Hi any reason you can’t do gradient descent over the parameter as well? Say the optimizer over your network is opt
, make another optimizer for the parameter in question:
opt_sig = torch.optim.SGD([sigma],lr=1e-1)
and whenever you do a optimizer step for your network, also do a step with opt_sig
:
opt.zero_grad()
opt_sig.zero_grad()
loss.backward()
opt.step()
opt_sig.step()
It seems clear. Is this code snippet right?
myNet=myNet.to(device)
sig1=torch.tensor(1.0,requires_grad=True, device=device)

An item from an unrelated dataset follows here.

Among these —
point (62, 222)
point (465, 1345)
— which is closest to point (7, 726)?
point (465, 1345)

sig2=torch.tensor(1.0,requires_grad=True, device=device)
criterion=nn.CrossEntropyLoss()
optimizer=optim.Adam(myNet.parameters(),lr=lr,weight_decay = opt.weight_decay)

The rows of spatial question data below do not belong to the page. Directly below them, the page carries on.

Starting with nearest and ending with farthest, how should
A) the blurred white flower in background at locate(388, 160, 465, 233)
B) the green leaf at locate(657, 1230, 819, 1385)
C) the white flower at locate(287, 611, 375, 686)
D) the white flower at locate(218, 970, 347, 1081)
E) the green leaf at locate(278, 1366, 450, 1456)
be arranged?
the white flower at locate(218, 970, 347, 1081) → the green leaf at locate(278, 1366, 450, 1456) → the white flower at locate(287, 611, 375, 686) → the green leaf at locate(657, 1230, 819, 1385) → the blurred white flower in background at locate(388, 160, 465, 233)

scheduler = optim.lr_scheduler.ReduceLROnPlateau(optimizer, 'min',patience=10)
opt_sig = torch.optim.SGD([sig1,sig2],lr=1e-4)
optimizer.zero_grad()
opt_sig.zero_grad()
outline,outvp=myNet(data)
lossline=(1.0/sig1.pow(2))*criterion(outline,mask)+torch.log(sig1.pow(2))
lossvp=(1.0/sig2.pow(2))*criterion(outvp,vpmask)+torch.log(sig2.pow(2))
loss=lossline+lossvp
loss.backward()
optimizer.step()
opt_sig.step()
Can update the model’s weight and the parameter sigma together with only one optimizer?
optimizer=optim.Adam([
{'params': myNet.parameters(), 'lr': lr},
{'params': [sig1,sig2], 'lr':1e-4}],
weight_decay = opt.weight_decay)
1 Like